Here I am, 38 and a mother to a 5 year old and a 2 year old. My Aunt passed away at the age of 52 from colon and stomach cancer. She had been in remission for 6 years when it had metastasized to her stomach. Initially she was diagnosed with ovarian and colon cancer in 2002. Historically, I have followed her “medical path”, having to get a total hysterectomy at the age of 37. I had cysts on both ovaries that looked cancerous. I was informed by my OB/GYN that if we waited any longer there was no doubt it would have been ovarian cancer. At the age of 38 I was diagnosed with colon cancer.
After the shock wore off, I got to planning. I contacted a surgeon. I wanted this out of me. During my hospital stay, we found out that the cancer had spread to 3 of the fifteen lymph nodes that were tested. I did not have stage I colon cancer; I had stage IIIA. I felt the room spin. Are you kidding me? I’m 38, healthy, and extremely happy. How did this happen to me? We didn’t waste any time lining up an oncologist who was very honest, extremely kind and understood how scared I was. I started chemo on July 29, 2012. I was to only have 12 rounds, however, mid August 2012 my body started to shut down. The chemo that was going to save my life, was killing me. Thankfully, my oncologist changed up my “cocktail”. It would mean twenty-six treatments vs. the twelve.

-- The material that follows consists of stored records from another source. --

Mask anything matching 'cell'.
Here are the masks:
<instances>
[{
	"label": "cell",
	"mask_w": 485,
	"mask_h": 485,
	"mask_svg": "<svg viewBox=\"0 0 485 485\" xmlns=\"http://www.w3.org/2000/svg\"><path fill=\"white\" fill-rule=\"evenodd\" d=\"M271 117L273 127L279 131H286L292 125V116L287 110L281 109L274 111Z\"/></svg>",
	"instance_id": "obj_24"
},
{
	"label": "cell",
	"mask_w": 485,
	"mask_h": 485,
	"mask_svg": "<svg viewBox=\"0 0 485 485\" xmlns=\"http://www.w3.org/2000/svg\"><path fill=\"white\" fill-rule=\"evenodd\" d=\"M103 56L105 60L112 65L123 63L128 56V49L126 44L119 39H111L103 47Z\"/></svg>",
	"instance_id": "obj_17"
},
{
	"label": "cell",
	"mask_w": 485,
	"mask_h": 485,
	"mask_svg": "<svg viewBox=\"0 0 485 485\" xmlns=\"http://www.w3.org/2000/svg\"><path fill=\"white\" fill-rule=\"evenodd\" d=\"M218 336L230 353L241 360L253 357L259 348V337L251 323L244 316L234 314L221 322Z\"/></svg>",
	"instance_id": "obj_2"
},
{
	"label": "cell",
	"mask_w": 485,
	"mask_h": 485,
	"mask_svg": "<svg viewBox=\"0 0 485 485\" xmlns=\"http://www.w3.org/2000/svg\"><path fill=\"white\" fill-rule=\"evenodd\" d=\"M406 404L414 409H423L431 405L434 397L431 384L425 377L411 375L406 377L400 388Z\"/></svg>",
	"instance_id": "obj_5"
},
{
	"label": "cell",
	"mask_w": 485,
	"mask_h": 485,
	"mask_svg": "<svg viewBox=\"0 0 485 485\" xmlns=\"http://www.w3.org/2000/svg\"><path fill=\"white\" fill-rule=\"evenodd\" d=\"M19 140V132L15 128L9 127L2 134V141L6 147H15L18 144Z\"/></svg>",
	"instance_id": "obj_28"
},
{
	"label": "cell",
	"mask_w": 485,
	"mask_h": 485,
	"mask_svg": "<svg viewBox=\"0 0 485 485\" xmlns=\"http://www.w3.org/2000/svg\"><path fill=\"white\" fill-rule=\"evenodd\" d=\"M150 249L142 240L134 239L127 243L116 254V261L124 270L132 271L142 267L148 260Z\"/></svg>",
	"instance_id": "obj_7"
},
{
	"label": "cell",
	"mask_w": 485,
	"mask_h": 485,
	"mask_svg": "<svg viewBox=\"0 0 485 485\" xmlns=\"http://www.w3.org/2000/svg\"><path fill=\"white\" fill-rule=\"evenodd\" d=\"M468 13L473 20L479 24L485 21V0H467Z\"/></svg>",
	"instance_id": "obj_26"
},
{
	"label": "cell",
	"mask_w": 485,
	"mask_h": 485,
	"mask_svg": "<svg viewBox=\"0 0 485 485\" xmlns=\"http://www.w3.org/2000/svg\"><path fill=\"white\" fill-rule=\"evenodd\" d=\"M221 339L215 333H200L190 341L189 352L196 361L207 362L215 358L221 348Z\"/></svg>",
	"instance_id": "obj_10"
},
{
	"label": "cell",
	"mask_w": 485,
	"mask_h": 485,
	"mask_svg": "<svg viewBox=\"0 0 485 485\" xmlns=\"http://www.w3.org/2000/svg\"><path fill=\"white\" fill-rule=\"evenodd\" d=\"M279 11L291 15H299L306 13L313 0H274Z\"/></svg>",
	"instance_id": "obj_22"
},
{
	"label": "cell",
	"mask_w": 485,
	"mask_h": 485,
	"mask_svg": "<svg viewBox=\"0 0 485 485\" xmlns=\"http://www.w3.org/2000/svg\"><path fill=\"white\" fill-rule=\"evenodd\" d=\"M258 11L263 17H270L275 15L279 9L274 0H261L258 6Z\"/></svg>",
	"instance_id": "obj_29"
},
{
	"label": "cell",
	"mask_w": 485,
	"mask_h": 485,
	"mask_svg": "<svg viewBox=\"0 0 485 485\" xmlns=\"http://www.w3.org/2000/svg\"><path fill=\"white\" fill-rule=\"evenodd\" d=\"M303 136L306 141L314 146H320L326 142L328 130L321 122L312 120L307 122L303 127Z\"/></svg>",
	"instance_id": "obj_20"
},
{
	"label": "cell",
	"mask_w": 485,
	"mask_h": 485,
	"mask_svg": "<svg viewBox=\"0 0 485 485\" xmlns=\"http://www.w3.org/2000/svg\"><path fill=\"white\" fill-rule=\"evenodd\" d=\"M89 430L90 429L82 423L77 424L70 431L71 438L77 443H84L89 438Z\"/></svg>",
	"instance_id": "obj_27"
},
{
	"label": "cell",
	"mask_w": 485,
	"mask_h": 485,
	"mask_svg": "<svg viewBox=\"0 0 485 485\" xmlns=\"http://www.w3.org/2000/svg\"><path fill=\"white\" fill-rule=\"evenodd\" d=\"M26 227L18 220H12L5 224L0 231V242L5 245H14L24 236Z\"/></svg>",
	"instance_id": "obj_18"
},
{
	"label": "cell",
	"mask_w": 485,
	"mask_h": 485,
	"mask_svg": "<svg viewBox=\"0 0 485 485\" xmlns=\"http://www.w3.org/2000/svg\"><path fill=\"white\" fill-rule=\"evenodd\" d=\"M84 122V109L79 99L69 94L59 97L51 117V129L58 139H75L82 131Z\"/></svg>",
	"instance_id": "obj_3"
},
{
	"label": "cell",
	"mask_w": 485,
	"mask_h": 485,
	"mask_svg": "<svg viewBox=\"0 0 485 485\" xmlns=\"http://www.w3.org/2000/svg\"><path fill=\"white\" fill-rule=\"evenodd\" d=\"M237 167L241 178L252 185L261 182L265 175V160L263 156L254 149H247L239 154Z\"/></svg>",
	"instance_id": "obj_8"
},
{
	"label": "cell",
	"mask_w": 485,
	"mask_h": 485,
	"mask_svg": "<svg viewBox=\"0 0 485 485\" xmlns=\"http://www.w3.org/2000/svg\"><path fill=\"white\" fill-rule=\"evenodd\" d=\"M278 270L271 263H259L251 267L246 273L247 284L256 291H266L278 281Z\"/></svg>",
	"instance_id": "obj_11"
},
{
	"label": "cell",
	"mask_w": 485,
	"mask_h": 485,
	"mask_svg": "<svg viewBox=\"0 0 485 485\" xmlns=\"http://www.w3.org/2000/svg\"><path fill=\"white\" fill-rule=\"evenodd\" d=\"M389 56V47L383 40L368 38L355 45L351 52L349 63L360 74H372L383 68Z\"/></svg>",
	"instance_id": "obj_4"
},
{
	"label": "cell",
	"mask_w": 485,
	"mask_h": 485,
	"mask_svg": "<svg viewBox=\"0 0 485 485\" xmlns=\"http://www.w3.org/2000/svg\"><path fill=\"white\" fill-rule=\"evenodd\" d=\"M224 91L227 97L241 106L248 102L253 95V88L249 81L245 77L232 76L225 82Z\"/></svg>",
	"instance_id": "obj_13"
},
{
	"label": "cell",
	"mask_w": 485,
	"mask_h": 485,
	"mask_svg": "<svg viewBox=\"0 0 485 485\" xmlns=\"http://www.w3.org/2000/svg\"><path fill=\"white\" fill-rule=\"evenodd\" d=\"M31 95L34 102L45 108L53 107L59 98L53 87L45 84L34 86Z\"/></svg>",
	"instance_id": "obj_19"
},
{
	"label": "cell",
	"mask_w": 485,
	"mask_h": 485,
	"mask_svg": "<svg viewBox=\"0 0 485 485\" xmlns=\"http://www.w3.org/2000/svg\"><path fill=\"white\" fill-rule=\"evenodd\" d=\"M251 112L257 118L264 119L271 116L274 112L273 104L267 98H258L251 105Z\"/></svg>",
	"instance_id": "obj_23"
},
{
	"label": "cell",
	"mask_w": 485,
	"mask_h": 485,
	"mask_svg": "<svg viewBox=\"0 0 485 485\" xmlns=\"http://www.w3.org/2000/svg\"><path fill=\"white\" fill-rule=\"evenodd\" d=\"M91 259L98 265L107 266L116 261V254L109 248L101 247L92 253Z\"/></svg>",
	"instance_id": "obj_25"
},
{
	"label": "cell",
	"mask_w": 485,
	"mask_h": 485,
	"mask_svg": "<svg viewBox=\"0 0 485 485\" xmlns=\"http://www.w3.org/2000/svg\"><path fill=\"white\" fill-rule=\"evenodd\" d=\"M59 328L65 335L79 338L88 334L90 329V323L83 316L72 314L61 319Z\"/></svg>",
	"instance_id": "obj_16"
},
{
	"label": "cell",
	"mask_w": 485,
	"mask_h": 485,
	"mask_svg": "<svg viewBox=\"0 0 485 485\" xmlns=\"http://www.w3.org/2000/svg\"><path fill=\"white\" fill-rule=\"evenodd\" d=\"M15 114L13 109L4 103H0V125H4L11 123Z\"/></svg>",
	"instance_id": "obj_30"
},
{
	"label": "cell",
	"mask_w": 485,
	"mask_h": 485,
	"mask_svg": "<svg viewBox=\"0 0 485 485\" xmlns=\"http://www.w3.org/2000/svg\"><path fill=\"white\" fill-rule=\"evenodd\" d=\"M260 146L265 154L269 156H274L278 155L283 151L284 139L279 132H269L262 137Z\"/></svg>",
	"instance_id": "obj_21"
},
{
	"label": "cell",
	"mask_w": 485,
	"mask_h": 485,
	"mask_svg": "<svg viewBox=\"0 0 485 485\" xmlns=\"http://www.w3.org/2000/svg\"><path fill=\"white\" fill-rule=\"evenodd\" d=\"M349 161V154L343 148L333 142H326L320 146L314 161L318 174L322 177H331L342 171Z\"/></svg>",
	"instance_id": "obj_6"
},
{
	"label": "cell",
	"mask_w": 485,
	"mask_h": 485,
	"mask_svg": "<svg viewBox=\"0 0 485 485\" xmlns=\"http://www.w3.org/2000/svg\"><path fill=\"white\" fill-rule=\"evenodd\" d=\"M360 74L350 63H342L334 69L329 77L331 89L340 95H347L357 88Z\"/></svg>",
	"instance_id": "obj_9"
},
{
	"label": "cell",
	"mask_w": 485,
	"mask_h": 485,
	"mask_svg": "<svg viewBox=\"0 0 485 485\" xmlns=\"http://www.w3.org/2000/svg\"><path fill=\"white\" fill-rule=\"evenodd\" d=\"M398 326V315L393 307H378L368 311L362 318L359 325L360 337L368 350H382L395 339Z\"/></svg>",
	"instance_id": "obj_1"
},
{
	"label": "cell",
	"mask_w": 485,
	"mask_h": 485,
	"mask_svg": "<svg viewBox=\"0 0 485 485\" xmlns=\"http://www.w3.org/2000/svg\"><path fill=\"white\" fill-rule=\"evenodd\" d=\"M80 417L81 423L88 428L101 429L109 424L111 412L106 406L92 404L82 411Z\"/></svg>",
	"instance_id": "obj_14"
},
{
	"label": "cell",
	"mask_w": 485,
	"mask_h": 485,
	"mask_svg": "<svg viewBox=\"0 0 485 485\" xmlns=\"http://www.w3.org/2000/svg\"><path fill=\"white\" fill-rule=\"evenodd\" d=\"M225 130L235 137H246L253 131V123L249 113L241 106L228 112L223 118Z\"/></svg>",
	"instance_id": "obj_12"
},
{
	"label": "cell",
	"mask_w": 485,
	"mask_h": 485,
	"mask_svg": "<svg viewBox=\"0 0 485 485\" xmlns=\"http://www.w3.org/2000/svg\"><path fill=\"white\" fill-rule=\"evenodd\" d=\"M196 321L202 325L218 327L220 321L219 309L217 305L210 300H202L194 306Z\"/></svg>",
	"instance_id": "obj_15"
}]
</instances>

I remember going every Friday, hoping to just get through this. Not for me, but for the family. I didn’t want my children to grow up without a mother. I didn’t want my husband to be a widower. I found strength in them. Every weekend I was in bed, sleeping, sick, losing weight, and dealing with this piano over my head. I prayed to God to give me strength, to get me through this. My parents, sisters and friends were amazing. They were my cheerleaders, my sounding boards, and my shoulders when I needed it.
My last chemo treatment was December 21, 2012. It was one of the best days of my life. All the nurses cried along with my husband and I. I never thought that day would come. It has been thirteen months and 3 days since my last chemo treatment. I have had several scans, labs, and colonoscopies. Thankfully everything has come back clear.
Colon Cancer has affected me in so many ways. I’m a little obsessed with finding out how to prevent this, what can I do to move the needle more in the direction of awareness. I am extremely lucky that my family and friends are advocates to what this disease can do if not detected early.
It’s easy to say this now, but never give up. It is a tough road, but you are so precious to so many people that you NEED to be a fighter. You have the strength in you. Never give up!
Get your rear in gear means so many things to me. In 2011, my husband, children and I participated in the walk in Philadelphia. 1 year later, I had colon cancer. You need to be an advocate for your health. It really is about early detection. I don’t like to think what would happen if I had waited any longer.